(图片说明类文本数据)
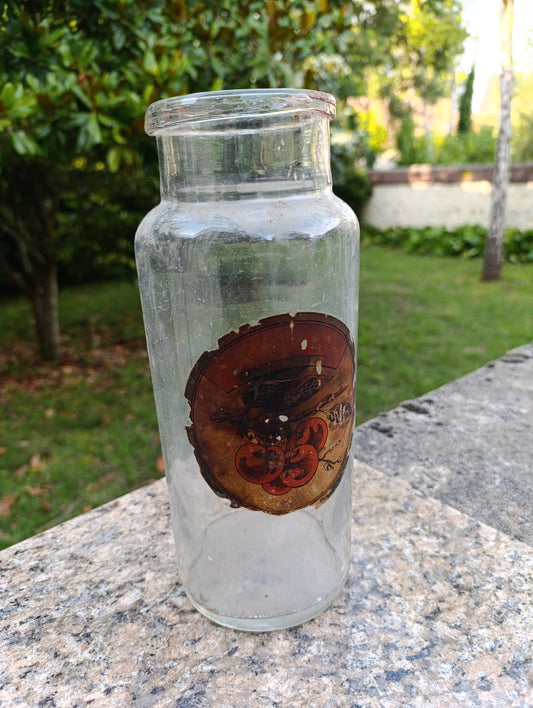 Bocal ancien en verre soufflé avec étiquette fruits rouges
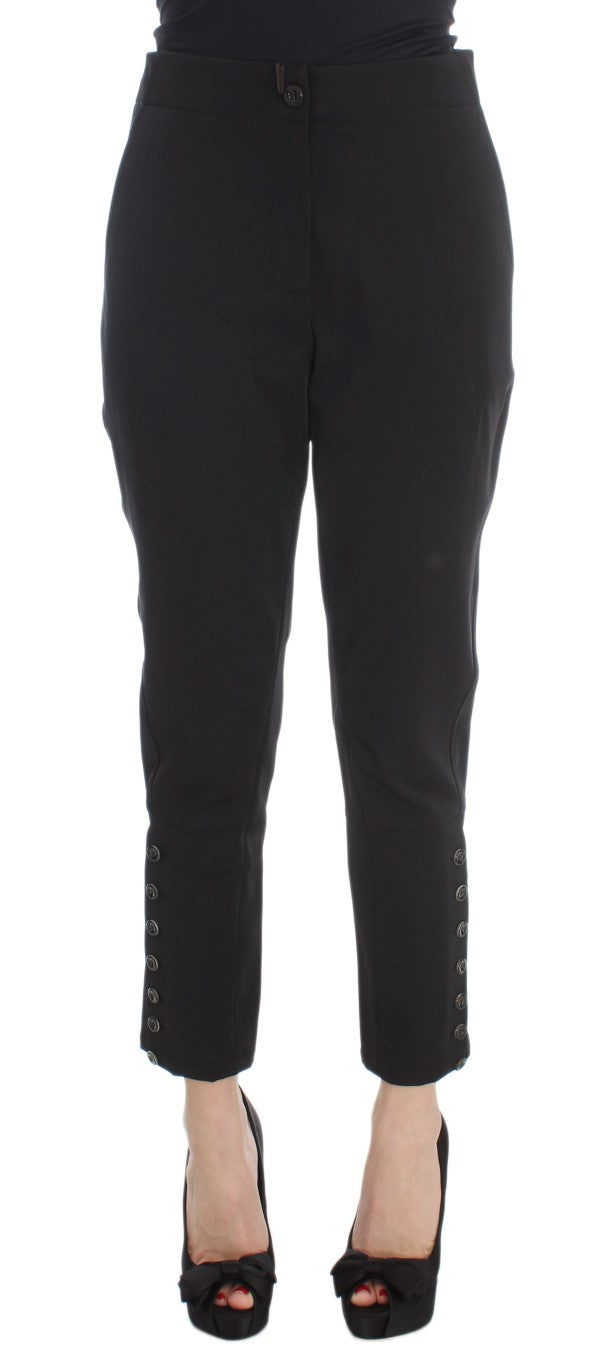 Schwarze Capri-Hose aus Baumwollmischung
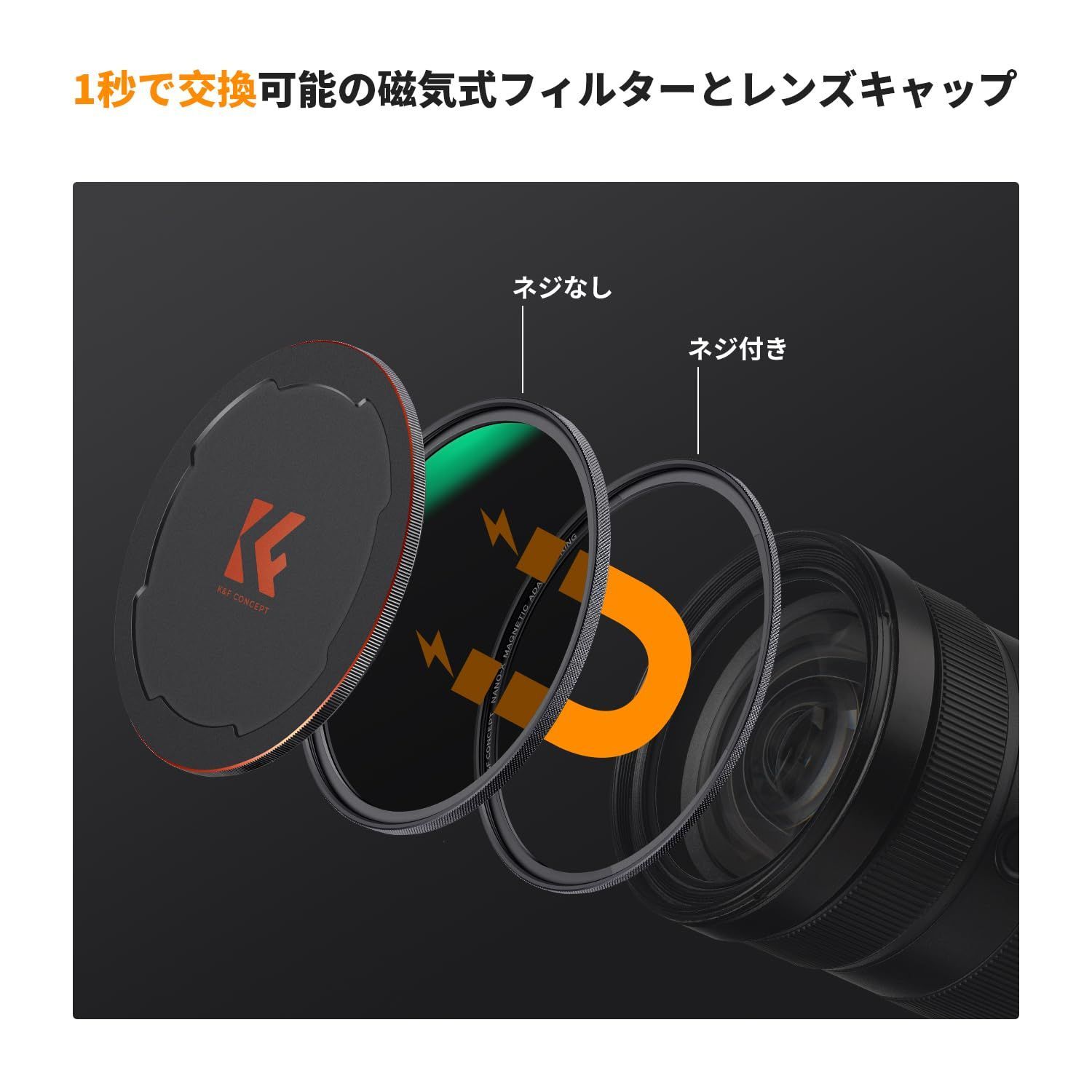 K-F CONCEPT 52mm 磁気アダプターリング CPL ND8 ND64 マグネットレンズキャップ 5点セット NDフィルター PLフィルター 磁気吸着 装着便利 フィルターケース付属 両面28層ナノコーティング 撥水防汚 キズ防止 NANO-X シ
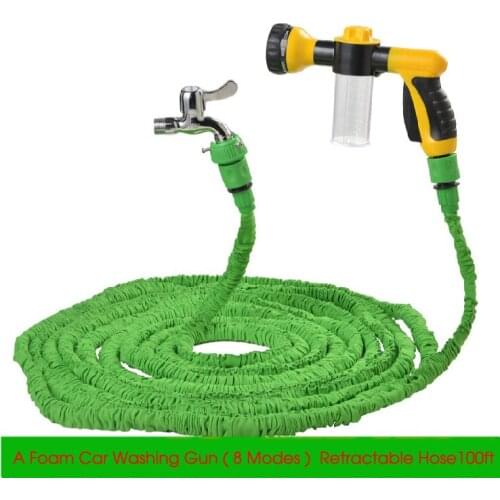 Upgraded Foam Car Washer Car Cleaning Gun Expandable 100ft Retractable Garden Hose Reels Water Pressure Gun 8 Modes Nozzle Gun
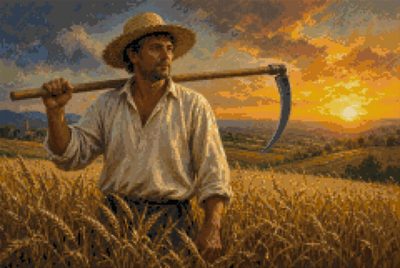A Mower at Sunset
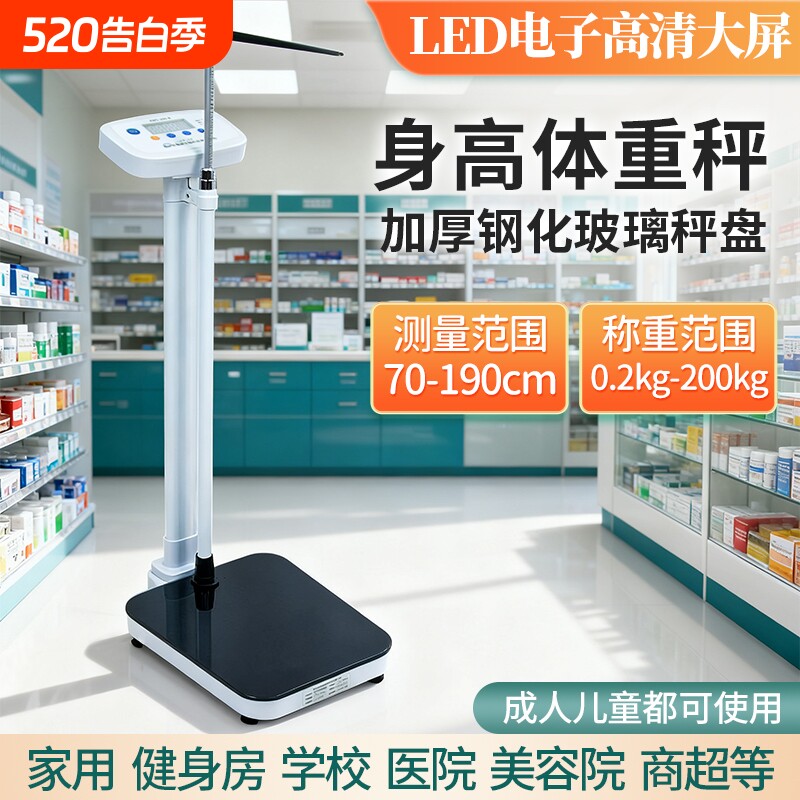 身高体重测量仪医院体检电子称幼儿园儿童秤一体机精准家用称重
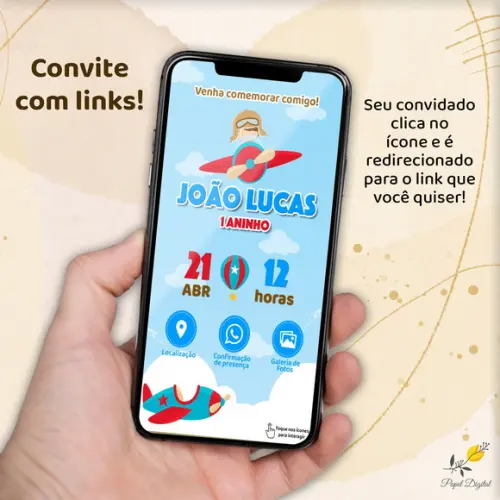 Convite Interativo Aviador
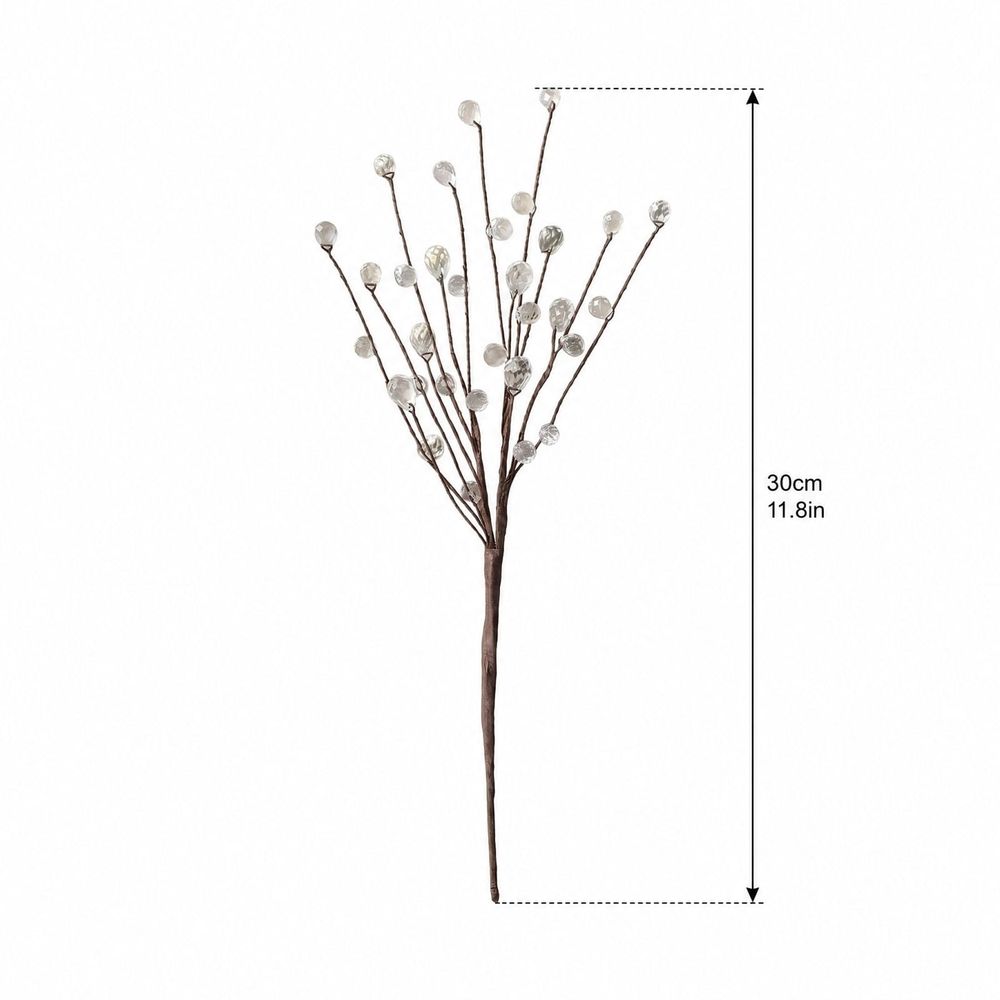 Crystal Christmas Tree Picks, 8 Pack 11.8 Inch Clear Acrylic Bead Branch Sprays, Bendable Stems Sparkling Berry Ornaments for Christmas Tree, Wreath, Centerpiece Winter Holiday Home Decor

▶ _任务说明_
从记录开头起，到含有“Convite Interativo Aviador”的那一行为止（含该行），重新写出这些行，将其中的“Mower”替换为“Tractor”，其余内容保持不变。答案中不要包含图片。

▶ _答案部分_
 Bocal ancien en verre soufflé avec étiquette fruits rouges
 Schwarze Capri-Hose aus Baumwollmischung
 K-F CONCEPT 52mm 磁気アダプターリング CPL ND8 ND64 マグネットレンズキャップ 5点セット NDフィルター PLフィルター 磁気吸着 装着便利 フィルターケース付属 両面28層ナノコーティング 撥水防汚 キズ防止 NANO-X シ
 Upgraded Foam Car Washer Car Cleaning Gun Expandable 100ft Retractable Garden Hose Reels Water Pressure Gun 8 Modes Nozzle Gun
A Tractor at Sunset
 身高体重测量仪医院体检电子称幼儿园儿童秤一体机精准家用称重
 Convite Interativo Aviador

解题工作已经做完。